> Text provided
While mouse's day was going South,my night was going South as well...To Manhattan.

Are you excited?

Of course. You?

Definitely.

Lot of things are gonna happen tonight.

You know, we're gonna do and say things we haven't done or said before.

Well, I mean, some of us have said stuff, but you know what I mean.

It's gonna be great.

I promise.

I know.

I just wish we were driving into the city instead of taking the train.

I miss being in control.

Yeah, but this way, we don't have to worry about parking overnight.

And we can hold hands.

Now I'm glad we didn't drive.

And there it was...The moment I was looking for,to tell him how I felt.

Sebastian...

Tickets, please.

And just like that, my moment was gone.

(Click)

What'd you wanna tell me?

Uh, it can wait.

My perfect moment wasn't going to be here,but I wasn't worried.It was going to be a long night.

I'd get other chances...I hoped.

(Madonna's "Material Girl" playing)

♪ Some boys kiss me, some boys hug me ♪♪ I think they're okay

This place is awesome.

Yawn. It used to be.

Now the only place that is anyplace in here is the V.I.P. area.

(Bennet) She's right. That's where the real party is.

All this... fake party. People who wish they were V.I.P.s.

Don't you even dare think about partying.

We are here for work.

Of course we are.

Now let's get a drink, and make mine a double.

Follow. Us V.I.P.s shouldn't waste our evening among the commoners.

They might think you're one of them.

Yes, us V.I.P.s. wouldn't wanna be mistaken for one of the commoners.

You couldn't be if you tried.

(Clank)

Name.

Carrie Bradshaw and Sebastian Kydd.

I've got Bradshaw.

No Kydd.

There must be a mistake. Um, do you have the spelling right?

K-y-d-d?

Nope.

Um, what about a plus one? Do you have me down for a plus one?

I'm sorry. I checked.You're on the list. He isn't.

♪ Some boys try and some boys lie ♪♪ But I don't let them play

I'm afraid we have a problem.

And while I geared up for a fight...

Mouse was doing more or less the same.

What exactly are you doing here anyway? It's like 7:00 at night. Don't you have somewhere to be?

Just trying to help. And I like hanging out with you.

Are you deliberately trying to ruin my grades?

Is that what you think? That I pretend to like you just to mess up your G.P.A.?

Please, I'd do the same thing if I thought of it first, or if I could flirt, which I can't.

Which is why I like you.

I definitely do not like you back.

Whatever you say.

Stop it.

Stop what?

That.

That cute smiling of yours.

Did you just say "cute"?

I meant annoying and not at all appreciated or charming, and least of all, sexy.

It's not going to work.

I'm in complete control.

Whatever you say.

Until she wasn't.And while mouse's evening took a surprising turn...

Dataset records:

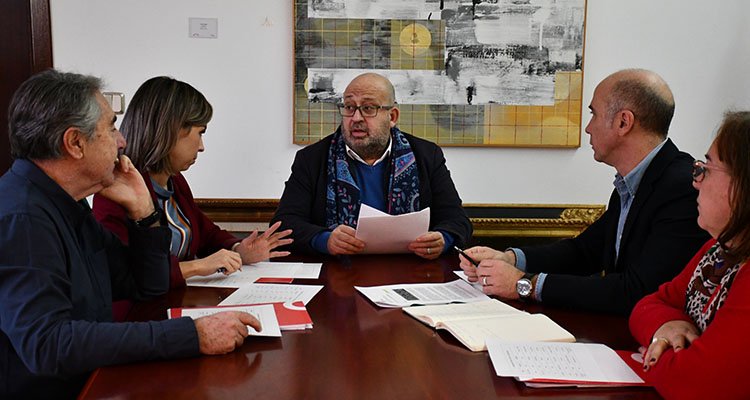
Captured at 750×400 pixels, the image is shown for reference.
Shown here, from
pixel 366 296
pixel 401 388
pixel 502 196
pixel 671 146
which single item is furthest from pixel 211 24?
pixel 401 388

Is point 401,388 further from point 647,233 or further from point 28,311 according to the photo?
point 647,233

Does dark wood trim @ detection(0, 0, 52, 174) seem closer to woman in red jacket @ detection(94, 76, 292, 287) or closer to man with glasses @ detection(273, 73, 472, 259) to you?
woman in red jacket @ detection(94, 76, 292, 287)

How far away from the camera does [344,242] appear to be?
2.31 metres

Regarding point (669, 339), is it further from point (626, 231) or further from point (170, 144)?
point (170, 144)

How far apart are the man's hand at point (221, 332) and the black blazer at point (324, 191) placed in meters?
1.24

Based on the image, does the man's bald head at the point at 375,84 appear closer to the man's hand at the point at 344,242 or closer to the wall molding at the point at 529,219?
the man's hand at the point at 344,242

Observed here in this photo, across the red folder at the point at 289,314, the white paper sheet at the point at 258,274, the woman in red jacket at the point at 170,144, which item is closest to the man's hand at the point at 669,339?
the red folder at the point at 289,314

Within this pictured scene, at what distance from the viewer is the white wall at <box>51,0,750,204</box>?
3.45 metres

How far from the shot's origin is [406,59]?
11.4 ft

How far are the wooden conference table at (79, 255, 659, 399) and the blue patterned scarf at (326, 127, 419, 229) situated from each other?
107 cm

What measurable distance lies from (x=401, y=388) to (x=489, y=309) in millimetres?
530

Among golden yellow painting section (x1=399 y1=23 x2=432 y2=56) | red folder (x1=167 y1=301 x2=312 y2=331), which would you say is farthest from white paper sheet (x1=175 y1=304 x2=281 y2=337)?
golden yellow painting section (x1=399 y1=23 x2=432 y2=56)

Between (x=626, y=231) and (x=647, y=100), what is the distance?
41 cm

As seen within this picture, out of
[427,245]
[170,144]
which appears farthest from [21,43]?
[427,245]
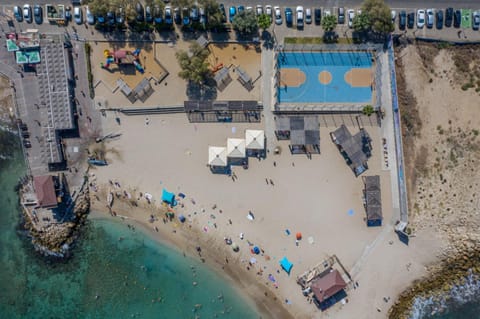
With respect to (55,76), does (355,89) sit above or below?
below

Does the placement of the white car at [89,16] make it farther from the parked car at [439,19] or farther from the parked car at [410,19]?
the parked car at [439,19]

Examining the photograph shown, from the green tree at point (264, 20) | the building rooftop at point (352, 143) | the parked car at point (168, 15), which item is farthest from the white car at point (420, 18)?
the parked car at point (168, 15)

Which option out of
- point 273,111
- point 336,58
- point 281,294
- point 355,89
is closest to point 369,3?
point 336,58

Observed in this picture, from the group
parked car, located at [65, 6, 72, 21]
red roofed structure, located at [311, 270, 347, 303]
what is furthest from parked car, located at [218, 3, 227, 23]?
red roofed structure, located at [311, 270, 347, 303]

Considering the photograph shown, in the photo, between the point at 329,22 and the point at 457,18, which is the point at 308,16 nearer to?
the point at 329,22

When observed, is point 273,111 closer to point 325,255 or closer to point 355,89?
point 355,89

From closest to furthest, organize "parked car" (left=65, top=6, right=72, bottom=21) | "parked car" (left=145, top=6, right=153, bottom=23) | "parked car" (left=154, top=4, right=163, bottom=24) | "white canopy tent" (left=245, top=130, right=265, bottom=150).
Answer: "parked car" (left=154, top=4, right=163, bottom=24) < "parked car" (left=145, top=6, right=153, bottom=23) < "white canopy tent" (left=245, top=130, right=265, bottom=150) < "parked car" (left=65, top=6, right=72, bottom=21)

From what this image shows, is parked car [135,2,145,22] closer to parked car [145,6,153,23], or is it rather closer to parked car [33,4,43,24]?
parked car [145,6,153,23]
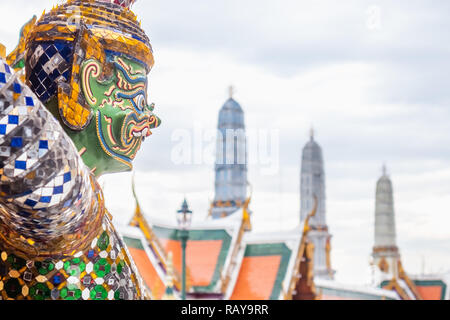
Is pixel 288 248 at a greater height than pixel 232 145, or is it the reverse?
pixel 232 145

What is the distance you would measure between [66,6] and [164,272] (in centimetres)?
1155

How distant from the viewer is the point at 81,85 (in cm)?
266

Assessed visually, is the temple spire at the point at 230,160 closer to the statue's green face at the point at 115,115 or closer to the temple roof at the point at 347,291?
the temple roof at the point at 347,291

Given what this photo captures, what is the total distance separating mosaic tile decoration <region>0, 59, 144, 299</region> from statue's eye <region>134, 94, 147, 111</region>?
412mm

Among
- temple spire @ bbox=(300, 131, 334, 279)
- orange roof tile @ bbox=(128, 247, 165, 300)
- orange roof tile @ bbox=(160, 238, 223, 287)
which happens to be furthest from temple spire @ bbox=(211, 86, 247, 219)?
orange roof tile @ bbox=(128, 247, 165, 300)

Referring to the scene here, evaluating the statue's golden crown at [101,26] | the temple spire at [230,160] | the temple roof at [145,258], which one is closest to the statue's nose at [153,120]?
the statue's golden crown at [101,26]

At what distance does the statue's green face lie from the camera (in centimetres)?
270

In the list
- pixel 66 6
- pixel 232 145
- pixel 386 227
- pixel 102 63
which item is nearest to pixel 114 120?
pixel 102 63

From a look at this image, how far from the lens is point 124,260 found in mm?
2865

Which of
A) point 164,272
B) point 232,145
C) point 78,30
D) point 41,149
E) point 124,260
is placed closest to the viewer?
point 41,149

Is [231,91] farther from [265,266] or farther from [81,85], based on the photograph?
[81,85]

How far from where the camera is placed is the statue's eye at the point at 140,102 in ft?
9.29

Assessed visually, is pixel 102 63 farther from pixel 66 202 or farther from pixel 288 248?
pixel 288 248

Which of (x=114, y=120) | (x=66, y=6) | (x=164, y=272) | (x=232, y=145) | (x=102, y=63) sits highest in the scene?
(x=232, y=145)
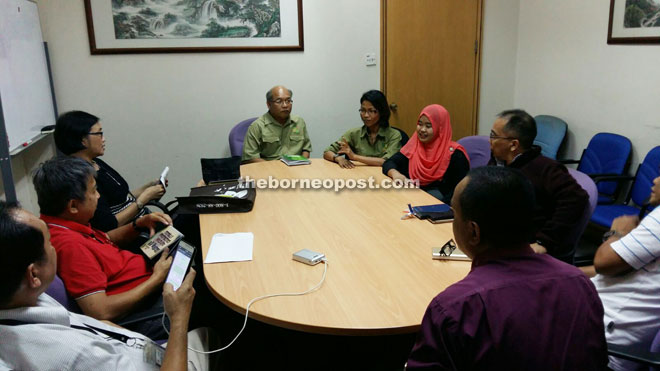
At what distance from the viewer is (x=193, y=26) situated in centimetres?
404

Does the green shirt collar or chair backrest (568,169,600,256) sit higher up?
the green shirt collar

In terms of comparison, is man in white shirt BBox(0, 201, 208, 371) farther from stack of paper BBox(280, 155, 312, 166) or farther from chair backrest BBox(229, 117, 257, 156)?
chair backrest BBox(229, 117, 257, 156)

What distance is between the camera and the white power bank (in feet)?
6.00

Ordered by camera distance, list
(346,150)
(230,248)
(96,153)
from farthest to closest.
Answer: (346,150) → (96,153) → (230,248)

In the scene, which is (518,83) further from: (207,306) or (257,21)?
(207,306)

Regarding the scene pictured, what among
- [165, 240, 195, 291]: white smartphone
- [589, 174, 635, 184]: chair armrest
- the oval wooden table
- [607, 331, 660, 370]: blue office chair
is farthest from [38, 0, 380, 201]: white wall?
[607, 331, 660, 370]: blue office chair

> Parts of the exercise
#1 In the script excerpt, what do these lines state?
(a) How are they getting into the city instead of driving?
(b) Which two names are given at the door when asked for a name?
(c) What time does the speaker say it is when asking "Don't you have somewhere to be?"
#2 Can you rewrite the paragraph of the script excerpt that begins "My perfect moment wasn't going to be here" more briefly, keeping its main facts?

> Answers to each task
#1
(a) They are taking the train.
(b) Carrie Bradshaw and Sebastian Kydd.
(c) It's "like 7:00 at night."

#2 The perfect moment wouldn't happen here, but I wasn't worried, since it would be a long night.